━━ SOURCE DOCUMENT ━━

Is Breaking Bad Racist?

Lindsay Beyerstein

Is Breaking Bad racist? Malcolm Harris argues that the show’s premise is an excuse to revive old white supremacist TV tropes.

Breaking Bad is a fish-out-of-water story: A disgruntled white chemistry teacher applies his scientific genius to the manufacture of methamphetamine, discovers a revolutionary new synthesis, and claws his way to the top of the Southwest drug trade.

Harris sees the whole premise of Breaking Bad as a Mighty Whitey trope, wherein the white lead immerses himself in a foreign culture and beats his hosts at their own game, thereby proving that white guys are the best – the best Mohicans, the best Samurais, the best aliens, the best breakdancers….

That’s a premature accusation. It’s only a Mighty Whitey if the white guy wins. If the white guy barges in where he doesn’t belong and falls flat on his face, it’s not a Mighty Whitey. Walt inserted himself into a unknown world, but he hasn’t won yet; and judging by the flash-forward at the beginning of Season 5, in which he’s a fugitive buying a machine gun in a Denny’s bathroom, his odds don’t look good.

Harris writes:

Because of their (third-)world-beating products […] Walter and Jesse, attract the interest of the big bad other in the American drug imaginary: Mexican cartels. The cartels (usually referred to in the singular, as if monolithic) are merciless and invincible, with money and power that seems limitless. But for all their government connections and firepower, the cartels have a Kryptonite: white people.

You see, the Mexicans need white college graduates because only they know the secret drug recipes. But these white craftsmen don’t want to work for such swarthy operations, and so, despite being far outmatched in both resources and experience, they contrive plots to bring down the heretofore untouchable organizations.”

Actually, in Breaking Bad–as in real life – Mexican drug cartels are already using college graduates to produce meth in industrial-scale superlabs. They’re not waiting around for the white guys; they know how to cook meth scientifically. Walt made a discovery that promises to revolutionize their field and, like all consummate professionals, they want to know all about it.

Sure, Walt’s a white guy, but giving him a pivotal discovery isn’t a racist trope unless the non-white chemists are depicted as incompetent, and they’re not. Science advances unevenly. Someone gets a brainsorm and everyone else races to catch up.

Walt’s not your average high school chem teacher, either. We’re told early on that he’s one of the top chemical minds of his generation. His last big discovery led to the creation of a multi-billion-dollar company. Vince Gilligan isn’t asking us to believe that a random white dude with a teaching credential could best the finest meth cooks in the Western Hemisphere.

━━━

◆ TASK LIST ◆
a) Answer each of the following questions using the article on Breaking Bad:
(i) Where is Walt buying a machine gun in the flash-forward at the beginning of Season 5?
(ii) What did Walt's last big discovery lead to?
(iii) According to the article, who is already using college graduates to produce meth in industrial-scale superlabs?
b) In its description of the Mighty Whitey trope, the article on Breaking Bad names groups that white guys are shown to be "the best" of. List all of them.

━━ PROVIDED INFORMATION ━━

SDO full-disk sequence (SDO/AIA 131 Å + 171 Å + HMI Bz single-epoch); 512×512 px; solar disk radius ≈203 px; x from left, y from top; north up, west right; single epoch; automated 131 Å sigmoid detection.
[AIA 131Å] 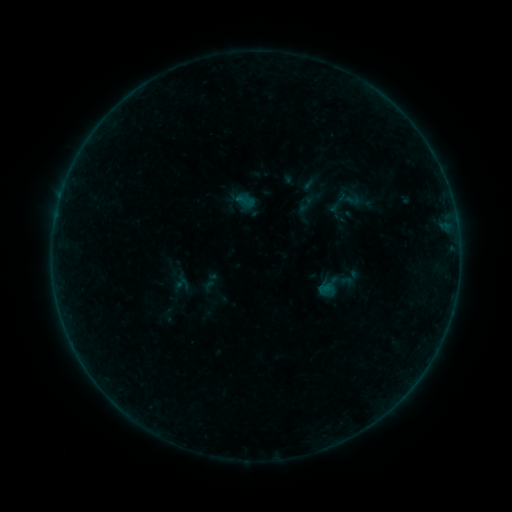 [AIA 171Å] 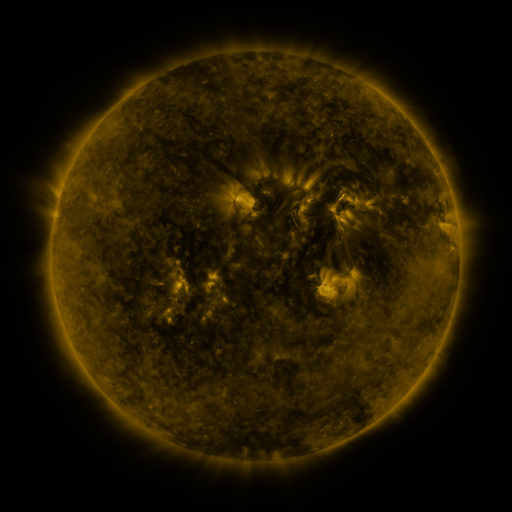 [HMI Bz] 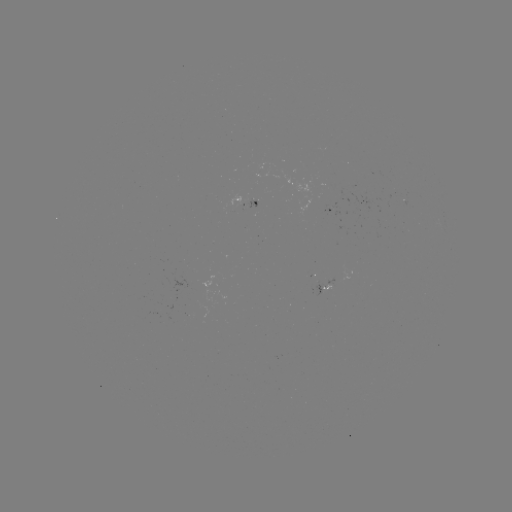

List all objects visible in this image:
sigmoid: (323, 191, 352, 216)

━━━
━━ PROVIDED INFORMATION ━━

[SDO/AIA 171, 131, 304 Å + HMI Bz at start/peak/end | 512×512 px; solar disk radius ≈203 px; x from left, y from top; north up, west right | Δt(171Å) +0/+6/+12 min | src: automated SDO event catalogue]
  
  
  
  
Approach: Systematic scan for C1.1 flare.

━━━

◆ ANSWERS TO THE TASKS ◆
a)
(i) In a Denny's bathroom.
(ii) The creation of a multi-billion-dollar company.
(iii) Mexican drug cartels.

b) Mohicans, Samurais, aliens, breakdancers.